As the story begins, Dave’s mother has a nosebleed that will not stop. Dave knows that his mother’s blood cell count is low and that a simple nosebleed could cause her to bleed to death, but she does not want to go to the hospital. He does not understand why his mother will not go to the hospital. Dave wonders how long it will take for her to die, and what he should be doing to prepare her, the family, and all of their friends for it, when the time comes. Finally, Dave’s sister Beth arrives and convinces her mother to go to the hospital.

They are in the hospital, and Dave is watching his mother sleep in the hospital bed. He thinks about the last time he saw his father. The doctors were doing what they believed to be a routine check for lung cancer. Tragically, his father died with very little warning, and the family was left in shock. Dave remembers the funeral, with many good friends coming to show their respect. He had spoken to one of his father’s good friends. For some reason, the friend was particularly focused on the way Dave’s father drove. Dave was surprised at how many people remembered his father, and it seemed as though they all knew a different man from the one that Dave had known.

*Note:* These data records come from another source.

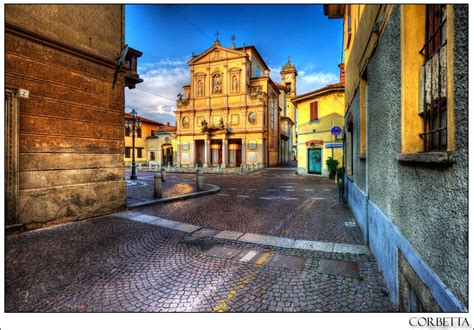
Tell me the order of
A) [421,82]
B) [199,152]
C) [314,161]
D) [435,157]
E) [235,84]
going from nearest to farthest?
[435,157] → [421,82] → [314,161] → [235,84] → [199,152]

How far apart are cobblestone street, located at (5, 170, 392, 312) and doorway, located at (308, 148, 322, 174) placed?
618 inches

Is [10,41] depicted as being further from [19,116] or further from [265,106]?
[265,106]

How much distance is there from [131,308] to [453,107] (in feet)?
11.4

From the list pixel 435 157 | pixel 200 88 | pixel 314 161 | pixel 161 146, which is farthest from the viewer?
pixel 161 146

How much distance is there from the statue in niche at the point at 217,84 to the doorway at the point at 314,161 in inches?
718

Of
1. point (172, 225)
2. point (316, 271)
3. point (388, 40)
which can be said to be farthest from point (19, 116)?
point (388, 40)

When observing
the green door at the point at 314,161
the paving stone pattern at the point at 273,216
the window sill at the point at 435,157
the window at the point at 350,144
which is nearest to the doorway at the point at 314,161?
the green door at the point at 314,161

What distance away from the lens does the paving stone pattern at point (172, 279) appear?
2713mm

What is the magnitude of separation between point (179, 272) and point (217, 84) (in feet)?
110

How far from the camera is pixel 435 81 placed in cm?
211

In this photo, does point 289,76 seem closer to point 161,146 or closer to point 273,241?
point 161,146

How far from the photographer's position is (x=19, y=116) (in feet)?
16.9

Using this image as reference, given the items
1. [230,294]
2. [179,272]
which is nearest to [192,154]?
[179,272]

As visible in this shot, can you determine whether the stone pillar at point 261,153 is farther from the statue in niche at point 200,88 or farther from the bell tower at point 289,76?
the bell tower at point 289,76
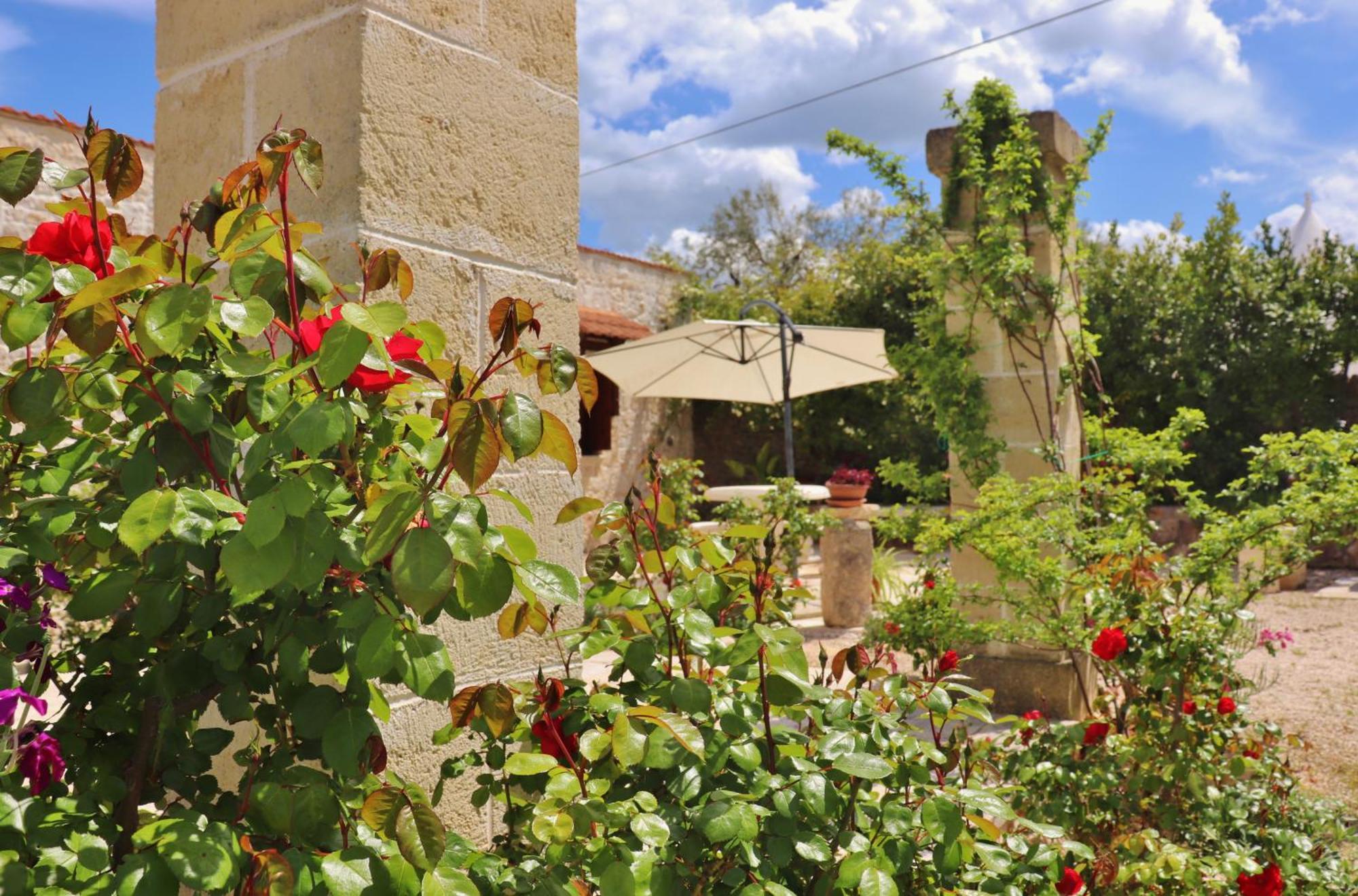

Dave’s parents die within five weeks of each other. Dave, Beth, and their brother, Bill, begin to pack up the house to sell it. Then they move to California. Bill begins working in Los Angeles, and Beth has plans to begin law school in Berkeley. Dave moves in with Beth for a short time, along with his girlfriend, Kirsten. Dave begins to spend all of his free time with his little brother, Toph. Beth and Dave now have legal custody of Toph. Dave believes that it is important for Toph to have a good summer after the recent tragedy in the family. When the summer ends, however, the lease on the house they are living in also ends. Beth decides to move into an apartment in Berkeley, and Kirsten, too, moves out on her own. Dave must find a place for himself and Toph but has no income except for the social security, sent to his eight-year-old-brother. After a struggle, Dave is able to find a place not too far from Beth.

Dave is trying to adjust to life as a single parent. He has a hard time organizing his household, and has paperwork sent from Toph’s school more than once. Toph is almost always late for school because Dave, in the midst of depression, has a hard time even getting out of bed. Still, Dave mostly worries about his brother, and the emotional problems he might grow up with because of his own inept role as Toph’s parent. Dave becomes obsessed with social workers coming to take Toph away from him. Although most people his age are going out and having fun, Dave finds he cannot leave the house and Toph without worrying that the boy will injure himself somehow. These obsessions pervade his thoughts any time he is away from his brother.

Dave manages to find income with a temp agency, and uses his artistic abilities to make a little bit of money. Together with several friends of his,he begins a magazine called Might. The magazine is primarily written for people in their twenties. It is a struggle in the beginning, but soon finds a moderately sized readership. It is satirical, and its editors pose naked on several occasions. They also kill off a beloved child star of the seventies. Later, the magazine struggles financially, and it is clear that the end is near.

Eventually, Dave returns to Chicago and his hometown. It is a few years after his parents’ deaths. He visits his childhood home, and visits the funeral home that processed both of his parents’ bodies. They were donated to science after that. Dave receives his mother’s ashes, which were given to the funeral home by mistake. He throws them into Lake Michigan, and hopes it is something his mother would have wanted. This helps Dave deal with the deaths of his parents and move past the tragedy in a more concrete way. Shortly after that, Dave moves to New York with Toph. He finally feels as though this is the right decision, and although they will be completely on their own, Dave feels ready.